Mexico, too, has yet to take specific punitive action against imports produced by forced labor in Xinjiang Province. That lack of adequate oversight by both U.S. neighbors has prompted American lawmakers to urge them to use UFLPA as a model for their own version of restrictive legislation.

The bipartisan group of legislators said action by Canada and Mexico is needed “so that North America can truly be a region free of goods produced through forced labor.”

Other countries have responded with varying degrees of effectiveness. Norway, for one, has adopted especially stringent measures, Lamba says. In 2014, it became one of the first nations to ratify the Protocol to the Forced Labor Convention of the International Labor Organization. But the European Union as a whole has yet to match the strict approach adopted by the U.S.

“I don’t think that most countries are actively putting dollars behind enforcement like the U.S., in general,” Lamba says. Goods produced in Xinjiang Province continue to flood global markets.

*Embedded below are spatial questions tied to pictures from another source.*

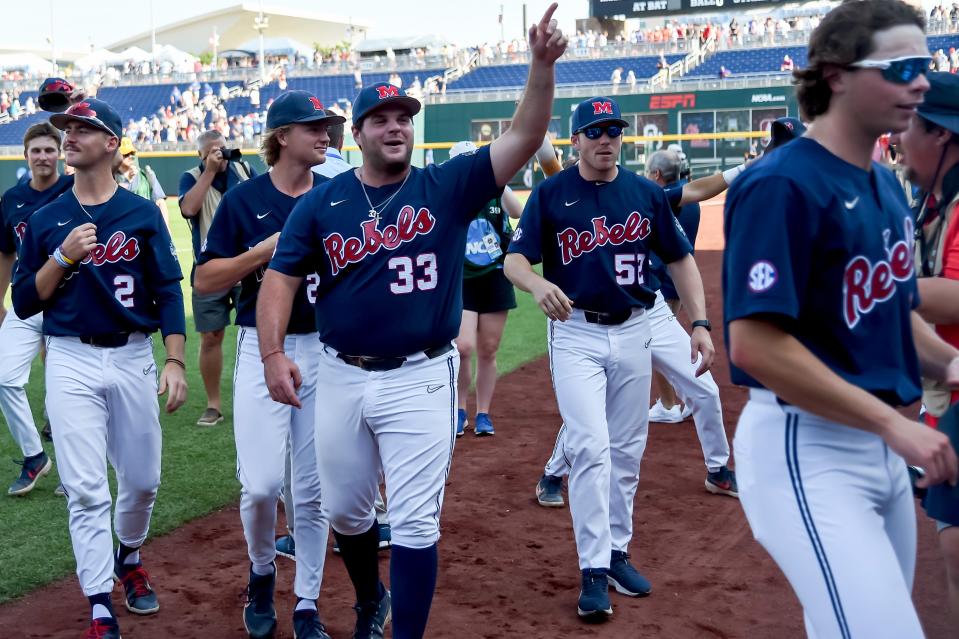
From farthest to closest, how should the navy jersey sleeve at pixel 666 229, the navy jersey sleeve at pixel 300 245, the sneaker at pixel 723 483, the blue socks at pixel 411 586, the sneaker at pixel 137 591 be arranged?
the sneaker at pixel 723 483, the navy jersey sleeve at pixel 666 229, the sneaker at pixel 137 591, the navy jersey sleeve at pixel 300 245, the blue socks at pixel 411 586

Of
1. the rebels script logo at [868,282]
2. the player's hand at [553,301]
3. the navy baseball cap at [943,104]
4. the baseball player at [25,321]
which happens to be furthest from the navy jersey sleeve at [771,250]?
the baseball player at [25,321]

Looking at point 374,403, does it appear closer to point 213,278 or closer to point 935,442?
point 213,278

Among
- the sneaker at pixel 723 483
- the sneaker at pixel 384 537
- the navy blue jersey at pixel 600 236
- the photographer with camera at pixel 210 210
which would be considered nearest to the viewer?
the navy blue jersey at pixel 600 236

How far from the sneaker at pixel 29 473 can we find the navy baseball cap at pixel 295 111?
3.07 metres

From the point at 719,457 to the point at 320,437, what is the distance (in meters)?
3.12

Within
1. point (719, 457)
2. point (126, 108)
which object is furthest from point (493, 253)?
point (126, 108)

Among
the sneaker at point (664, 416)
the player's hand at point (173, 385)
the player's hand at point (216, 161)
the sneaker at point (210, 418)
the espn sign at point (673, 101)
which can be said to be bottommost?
the sneaker at point (664, 416)

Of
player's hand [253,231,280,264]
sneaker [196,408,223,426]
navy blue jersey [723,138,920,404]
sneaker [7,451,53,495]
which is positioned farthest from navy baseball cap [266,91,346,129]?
sneaker [196,408,223,426]

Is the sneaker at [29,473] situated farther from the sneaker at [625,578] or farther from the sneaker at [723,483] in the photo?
the sneaker at [723,483]

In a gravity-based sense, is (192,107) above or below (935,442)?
above

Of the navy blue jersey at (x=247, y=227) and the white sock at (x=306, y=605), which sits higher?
the navy blue jersey at (x=247, y=227)

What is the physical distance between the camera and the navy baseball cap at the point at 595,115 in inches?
191

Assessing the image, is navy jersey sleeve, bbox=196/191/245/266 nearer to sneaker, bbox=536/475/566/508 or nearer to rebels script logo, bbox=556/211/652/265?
rebels script logo, bbox=556/211/652/265

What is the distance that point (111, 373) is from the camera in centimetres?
427
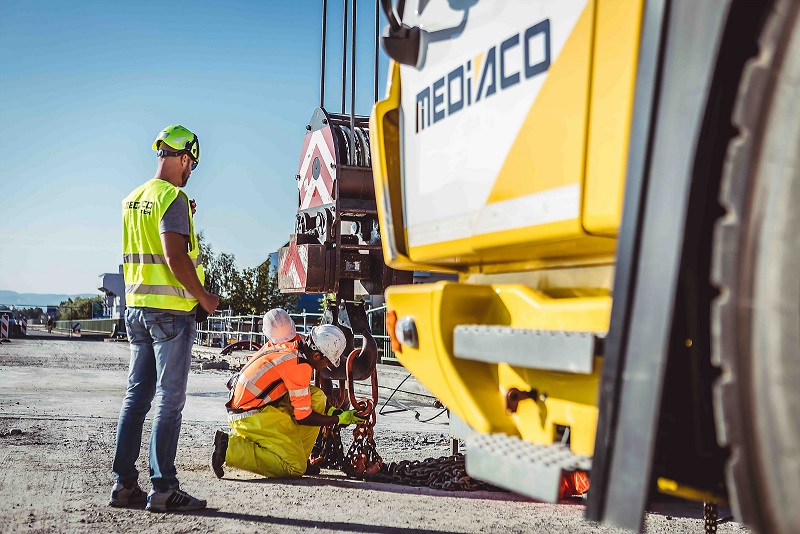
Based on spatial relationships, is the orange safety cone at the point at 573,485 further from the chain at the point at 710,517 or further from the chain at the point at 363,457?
the chain at the point at 710,517

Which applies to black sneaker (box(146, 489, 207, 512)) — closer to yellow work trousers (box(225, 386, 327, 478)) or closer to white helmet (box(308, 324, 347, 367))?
yellow work trousers (box(225, 386, 327, 478))

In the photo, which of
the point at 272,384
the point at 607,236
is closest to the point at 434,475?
the point at 272,384

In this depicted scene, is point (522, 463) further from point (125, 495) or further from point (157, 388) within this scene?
point (125, 495)

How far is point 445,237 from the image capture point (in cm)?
304

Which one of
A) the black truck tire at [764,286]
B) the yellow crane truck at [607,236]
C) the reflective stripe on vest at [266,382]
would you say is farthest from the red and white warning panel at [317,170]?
the black truck tire at [764,286]

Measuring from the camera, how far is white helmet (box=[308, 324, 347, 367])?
5895mm

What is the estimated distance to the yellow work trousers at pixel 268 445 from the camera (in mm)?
5453

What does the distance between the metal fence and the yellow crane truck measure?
15263 mm

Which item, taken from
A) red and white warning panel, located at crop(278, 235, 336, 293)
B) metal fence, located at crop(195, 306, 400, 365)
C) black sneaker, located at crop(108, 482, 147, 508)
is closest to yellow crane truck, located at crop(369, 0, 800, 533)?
black sneaker, located at crop(108, 482, 147, 508)

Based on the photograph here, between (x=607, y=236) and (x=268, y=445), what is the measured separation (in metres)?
3.65

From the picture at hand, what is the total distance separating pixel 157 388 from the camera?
453 cm

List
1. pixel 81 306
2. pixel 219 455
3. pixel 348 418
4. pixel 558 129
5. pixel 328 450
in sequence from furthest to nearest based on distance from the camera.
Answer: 1. pixel 81 306
2. pixel 328 450
3. pixel 348 418
4. pixel 219 455
5. pixel 558 129

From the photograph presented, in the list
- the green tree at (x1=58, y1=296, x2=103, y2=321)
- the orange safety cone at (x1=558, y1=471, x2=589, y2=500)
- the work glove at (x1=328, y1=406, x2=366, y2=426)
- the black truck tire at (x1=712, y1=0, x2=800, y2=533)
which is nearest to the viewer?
the black truck tire at (x1=712, y1=0, x2=800, y2=533)

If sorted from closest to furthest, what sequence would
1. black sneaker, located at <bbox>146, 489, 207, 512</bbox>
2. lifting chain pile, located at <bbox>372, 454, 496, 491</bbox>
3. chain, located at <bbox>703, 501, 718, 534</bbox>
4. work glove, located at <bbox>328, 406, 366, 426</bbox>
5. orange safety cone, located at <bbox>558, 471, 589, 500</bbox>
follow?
chain, located at <bbox>703, 501, 718, 534</bbox> < black sneaker, located at <bbox>146, 489, 207, 512</bbox> < orange safety cone, located at <bbox>558, 471, 589, 500</bbox> < lifting chain pile, located at <bbox>372, 454, 496, 491</bbox> < work glove, located at <bbox>328, 406, 366, 426</bbox>
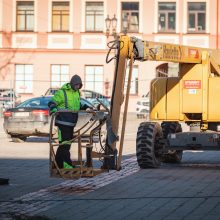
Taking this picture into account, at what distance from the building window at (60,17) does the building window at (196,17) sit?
26.6 feet

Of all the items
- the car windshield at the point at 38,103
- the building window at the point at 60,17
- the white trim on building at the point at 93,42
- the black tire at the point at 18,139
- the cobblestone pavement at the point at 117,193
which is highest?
the building window at the point at 60,17

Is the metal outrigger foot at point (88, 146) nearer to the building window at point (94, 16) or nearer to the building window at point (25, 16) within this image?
the building window at point (94, 16)

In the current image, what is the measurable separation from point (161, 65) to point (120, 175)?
1482 inches

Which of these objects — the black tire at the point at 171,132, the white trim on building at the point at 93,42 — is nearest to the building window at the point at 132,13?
the white trim on building at the point at 93,42

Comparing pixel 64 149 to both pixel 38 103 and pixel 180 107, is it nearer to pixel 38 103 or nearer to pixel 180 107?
pixel 180 107

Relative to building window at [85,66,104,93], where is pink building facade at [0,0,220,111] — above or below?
above

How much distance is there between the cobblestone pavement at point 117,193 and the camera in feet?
31.0

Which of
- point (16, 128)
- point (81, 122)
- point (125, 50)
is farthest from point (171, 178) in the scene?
point (16, 128)

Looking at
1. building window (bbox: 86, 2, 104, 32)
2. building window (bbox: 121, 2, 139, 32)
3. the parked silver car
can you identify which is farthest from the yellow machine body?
building window (bbox: 86, 2, 104, 32)

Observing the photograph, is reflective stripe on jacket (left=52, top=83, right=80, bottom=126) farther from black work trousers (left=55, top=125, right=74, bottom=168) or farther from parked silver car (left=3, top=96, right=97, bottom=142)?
parked silver car (left=3, top=96, right=97, bottom=142)

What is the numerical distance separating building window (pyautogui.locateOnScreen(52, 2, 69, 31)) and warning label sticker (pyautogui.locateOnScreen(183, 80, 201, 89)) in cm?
3627

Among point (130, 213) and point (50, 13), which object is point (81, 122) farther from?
point (50, 13)

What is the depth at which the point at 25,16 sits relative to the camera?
2039 inches

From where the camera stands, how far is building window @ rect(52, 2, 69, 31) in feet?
169
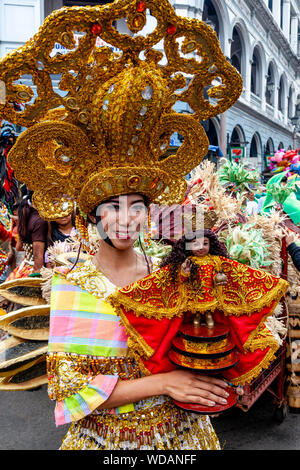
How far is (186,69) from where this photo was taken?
1.48 m

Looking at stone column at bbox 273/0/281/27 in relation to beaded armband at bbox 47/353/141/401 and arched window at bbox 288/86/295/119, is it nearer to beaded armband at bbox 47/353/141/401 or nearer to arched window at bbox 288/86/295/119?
arched window at bbox 288/86/295/119

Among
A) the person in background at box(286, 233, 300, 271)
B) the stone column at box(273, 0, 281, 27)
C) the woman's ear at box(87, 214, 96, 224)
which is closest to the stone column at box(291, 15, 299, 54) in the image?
the stone column at box(273, 0, 281, 27)

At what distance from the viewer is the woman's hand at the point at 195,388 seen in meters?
1.38

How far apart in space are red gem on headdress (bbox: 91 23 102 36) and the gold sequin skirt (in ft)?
4.53

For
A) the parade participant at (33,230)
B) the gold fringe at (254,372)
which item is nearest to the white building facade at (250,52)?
the parade participant at (33,230)

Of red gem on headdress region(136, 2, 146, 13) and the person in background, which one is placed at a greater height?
red gem on headdress region(136, 2, 146, 13)

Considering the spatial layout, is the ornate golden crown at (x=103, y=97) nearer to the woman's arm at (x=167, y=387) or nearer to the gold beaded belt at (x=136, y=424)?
the woman's arm at (x=167, y=387)

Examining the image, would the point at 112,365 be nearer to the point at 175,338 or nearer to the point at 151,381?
the point at 151,381

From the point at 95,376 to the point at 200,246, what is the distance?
24.6 inches

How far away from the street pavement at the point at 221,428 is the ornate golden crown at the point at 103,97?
2769 mm

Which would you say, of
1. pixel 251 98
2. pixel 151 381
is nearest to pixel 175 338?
pixel 151 381

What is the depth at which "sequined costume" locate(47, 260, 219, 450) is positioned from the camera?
1387mm

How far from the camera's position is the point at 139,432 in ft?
4.97

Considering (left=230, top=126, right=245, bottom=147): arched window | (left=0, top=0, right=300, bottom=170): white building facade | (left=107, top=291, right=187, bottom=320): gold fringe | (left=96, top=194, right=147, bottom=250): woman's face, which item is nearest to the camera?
(left=107, top=291, right=187, bottom=320): gold fringe
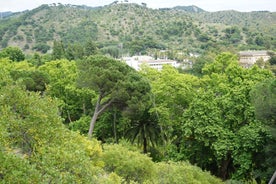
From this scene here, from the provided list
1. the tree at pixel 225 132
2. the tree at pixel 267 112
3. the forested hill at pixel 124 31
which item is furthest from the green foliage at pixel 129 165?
the forested hill at pixel 124 31

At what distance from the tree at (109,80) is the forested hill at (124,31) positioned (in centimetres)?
7133

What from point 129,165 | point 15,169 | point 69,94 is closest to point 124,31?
point 69,94

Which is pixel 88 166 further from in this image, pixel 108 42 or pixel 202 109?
pixel 108 42

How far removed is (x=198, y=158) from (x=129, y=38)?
304 feet

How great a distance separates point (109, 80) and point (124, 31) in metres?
96.1

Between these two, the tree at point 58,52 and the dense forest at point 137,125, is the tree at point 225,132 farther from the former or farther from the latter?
the tree at point 58,52

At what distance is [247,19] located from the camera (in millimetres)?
175250

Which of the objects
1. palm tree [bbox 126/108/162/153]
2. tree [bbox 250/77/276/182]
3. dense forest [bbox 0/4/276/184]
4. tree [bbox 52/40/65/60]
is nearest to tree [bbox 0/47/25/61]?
tree [bbox 52/40/65/60]

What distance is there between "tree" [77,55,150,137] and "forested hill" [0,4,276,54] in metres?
71.3

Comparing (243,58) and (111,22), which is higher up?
(111,22)

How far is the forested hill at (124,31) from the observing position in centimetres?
9656

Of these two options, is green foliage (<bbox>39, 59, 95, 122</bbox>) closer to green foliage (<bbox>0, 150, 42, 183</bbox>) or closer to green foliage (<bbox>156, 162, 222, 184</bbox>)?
green foliage (<bbox>156, 162, 222, 184</bbox>)

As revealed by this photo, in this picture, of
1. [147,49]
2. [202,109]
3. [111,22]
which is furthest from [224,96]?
[111,22]

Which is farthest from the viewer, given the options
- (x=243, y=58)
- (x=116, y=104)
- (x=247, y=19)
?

Meanwhile, U.S. importers without full knowledge of where their goods are being produced are at risk of having their shipments seized by Customs, and being assessed civil penalties for violating the law, however inadvertently. Lamba says only about 20% of Certa’s clients have mapped their entire supply chains, to learn the true source of their goods and services. “Others are doing it as a checkmark exercise,” simply by comparing named suppliers against the ULFPA Entity List.

But the list doesn’t tell the whole story. A multi-tier supply chain can easily hide the actual origin of imported goods and services. Certa says risk exists at multiple stages, including:

  • Entities downstream. When the entity in question isn’t part of the UFLPA Entity List, but a subsidiary is.
  • Entities upstream. When an entity is cleared, but an owner or shareholder is flagged for risk.
  • Corporate ties. When an entity not on the list has its current address within Xinjiang Province.
  • Global trade risk. When the entity in question is directly or indirectly importing or exporting with others on the ULFPA Entity List, or those registered or located within Xinjiang Province.

For its part, China has a history of using third-party countries to skirt import restrictions. Earlier this year, a group of U.S. companies urged the Biden Administration to slap duties on imported solar technology from Southeast Asia. In 2023, the U.S. Department of Commerce determined that China was circumventing duties on solar products by routing them through Southeast Asia for “minor processing.”

When it comes to the issue of forced labor, China is further attempting to get around ULFPA by moving workers from Xinjiang into other provinces, Lamba says.

He sees little chance of Canada or Mexico taking tough action against imports from Xinjiang Province anytime son. Canada in particular is preoccupied with problems of unemployment, inflation and low economic growth. And Certa hasn’t been hearing from clients who are concerned about heightened trade enforcement measures in either country. “It makes me conclude that the companies aren’t worried,” Lamba says.

That doesn’t mean U.S. importers are off the hook. To avoid the risk of penalties under ULFPA, he says, they need to do more than check boxes. One crucial step is to go deep into their multi-tier supply chains “to truly understand where goods are coming from.” Another is to conduct due diligence about the ownership of suppliers, including any subsidiaries. “You need to find out the ultimate beneficial owners, and prescreen from UBOs to the n-tier supply chain, against these risk factors,” Lamba says.

In taking such action, they’ll be well prepared for the moment when other countries finally catch up with the U.S. in fighting forced labor in Xinjiang Province and elsewhere. Similar to the passage in 1977 of the Foreign Corrupt Practices Act, which was followed by other countries enacting similar legislation, “the U.S. is going to become the standard,” Lamba says. “Everybody will be fully compliant in a few years. We’ve seen this movie before.”